Senhor de Chimpanzé, de Júlio Verne, é
uma opereta um pouco pateta mas mais profunda do que parece. Já falei dela aqui, e o ponto que
interessa é, claro, o da interacção profunda entre humanos e animais. Na peça
de Verne, um homem disfarça-se de macaco para conquistar os favores da filha do
director do museu zoológico de Amesterdão e, previsivelmente, instala-se a
confusão entre o que é símio e o que o não é.
Consul Peter, 1909
|
Com Kafka as coisas são mais sérias,
óbvio. Todos conhecem a metamorfose de um ser humano e insecto, mas é menos sabido
que Kafka escreveu um conto intitulado «Um Relatório para a Academia», em que
um ex-macaco, entretanto evoluído para doutor, apresenta uma sábia comunicação
universitária sobre a sua vida pretérita como mono. A sombra de Darwin parece
evidente. Menos evidente é saber se Kafka se terá inspirado num macaco de feira
para criar o seu chimpanzé, de nome Pedro Vermelho. Um artigo recente do TLS
dedica-se a esmiuçar esta temática, sem chegar a grandes conclusões.

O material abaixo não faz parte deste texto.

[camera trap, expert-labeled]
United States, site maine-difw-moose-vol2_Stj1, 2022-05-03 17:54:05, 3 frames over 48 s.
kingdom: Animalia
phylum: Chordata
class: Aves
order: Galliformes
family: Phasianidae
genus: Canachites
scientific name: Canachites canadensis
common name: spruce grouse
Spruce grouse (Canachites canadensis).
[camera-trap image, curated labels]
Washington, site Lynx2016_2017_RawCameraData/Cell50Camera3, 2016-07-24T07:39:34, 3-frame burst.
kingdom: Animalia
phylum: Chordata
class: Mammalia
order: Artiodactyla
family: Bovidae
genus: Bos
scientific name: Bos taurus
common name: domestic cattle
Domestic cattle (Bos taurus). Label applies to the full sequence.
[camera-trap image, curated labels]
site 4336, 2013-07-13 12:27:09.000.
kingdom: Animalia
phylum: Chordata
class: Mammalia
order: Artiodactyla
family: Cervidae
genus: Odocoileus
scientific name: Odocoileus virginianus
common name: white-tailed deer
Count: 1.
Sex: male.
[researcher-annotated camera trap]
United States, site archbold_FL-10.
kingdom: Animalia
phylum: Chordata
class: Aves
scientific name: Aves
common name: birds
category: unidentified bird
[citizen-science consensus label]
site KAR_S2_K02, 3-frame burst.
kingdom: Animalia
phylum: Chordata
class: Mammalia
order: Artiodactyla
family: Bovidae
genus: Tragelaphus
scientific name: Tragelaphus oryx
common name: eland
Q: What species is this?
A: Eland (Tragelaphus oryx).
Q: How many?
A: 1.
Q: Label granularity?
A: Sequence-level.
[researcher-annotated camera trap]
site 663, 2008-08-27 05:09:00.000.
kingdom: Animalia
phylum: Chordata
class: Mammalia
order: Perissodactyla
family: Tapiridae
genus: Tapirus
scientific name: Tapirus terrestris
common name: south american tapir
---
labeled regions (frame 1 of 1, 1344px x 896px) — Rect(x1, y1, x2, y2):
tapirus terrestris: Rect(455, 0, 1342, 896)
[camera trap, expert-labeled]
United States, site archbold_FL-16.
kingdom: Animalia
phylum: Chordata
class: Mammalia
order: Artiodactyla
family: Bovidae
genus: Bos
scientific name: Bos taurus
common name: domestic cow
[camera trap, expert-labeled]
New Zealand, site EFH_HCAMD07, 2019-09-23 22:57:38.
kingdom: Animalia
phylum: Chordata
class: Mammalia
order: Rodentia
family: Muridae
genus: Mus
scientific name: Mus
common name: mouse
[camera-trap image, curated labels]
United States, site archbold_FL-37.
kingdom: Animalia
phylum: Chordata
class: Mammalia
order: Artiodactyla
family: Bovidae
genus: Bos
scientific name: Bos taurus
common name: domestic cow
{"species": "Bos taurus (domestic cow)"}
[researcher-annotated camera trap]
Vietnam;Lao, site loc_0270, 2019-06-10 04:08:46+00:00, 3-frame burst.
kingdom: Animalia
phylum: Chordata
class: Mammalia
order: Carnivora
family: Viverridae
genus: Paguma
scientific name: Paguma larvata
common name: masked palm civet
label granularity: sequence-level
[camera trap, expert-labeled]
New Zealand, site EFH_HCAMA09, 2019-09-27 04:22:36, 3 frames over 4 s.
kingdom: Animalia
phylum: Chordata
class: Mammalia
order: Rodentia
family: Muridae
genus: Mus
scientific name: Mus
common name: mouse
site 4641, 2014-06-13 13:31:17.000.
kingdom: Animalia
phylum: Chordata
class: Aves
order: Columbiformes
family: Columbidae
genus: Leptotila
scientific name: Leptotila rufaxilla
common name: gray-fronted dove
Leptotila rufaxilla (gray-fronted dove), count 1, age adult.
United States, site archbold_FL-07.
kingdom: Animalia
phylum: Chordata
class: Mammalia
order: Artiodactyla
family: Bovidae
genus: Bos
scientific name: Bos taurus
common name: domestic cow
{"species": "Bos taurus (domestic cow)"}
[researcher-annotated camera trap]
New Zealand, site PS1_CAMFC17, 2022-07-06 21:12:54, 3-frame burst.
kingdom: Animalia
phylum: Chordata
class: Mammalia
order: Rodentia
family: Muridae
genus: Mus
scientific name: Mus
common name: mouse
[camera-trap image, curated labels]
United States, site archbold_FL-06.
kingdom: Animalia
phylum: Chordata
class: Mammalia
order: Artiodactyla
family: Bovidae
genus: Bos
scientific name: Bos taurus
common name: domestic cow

Ainda
assim, fala-se abundantemente de um chimpanzé, Consul Peter,
a quem vestiram de humano (uma crueldade…) e que fez vários tours pela Europa, incluindo Praga. E não
é descabido pensar, dizem muitos, que este foi o inspirador de Kafka.
Pierre Brassau, 1964
|
Termina-se com outra história de outro
macaco Peter. «Pierre Brassau», assim se chamava o chimpanzé que, em 1964, serviu
para uma deliciosa partida de um jornalista de um tabloide sueco. O jornalista
convenceu o dono do macaco a dar-lhe tintas e pincéis, o bicho lá sarapintou a
tela e os seus quadros foram exibidos – e aplaudidos – como arte da maior
vanguarda. Um crítico afirmou, julgando tratar-se de um artista humano, que aquelas
pinturas revelavam um autor que «pintava com a delicadeza de um dançarino de
ballet». Uma brincadeira um pouco parva, talvez, mas ilustrativa dos nossos
preconceitos. Aqui fica ela, em dia de Carnaval.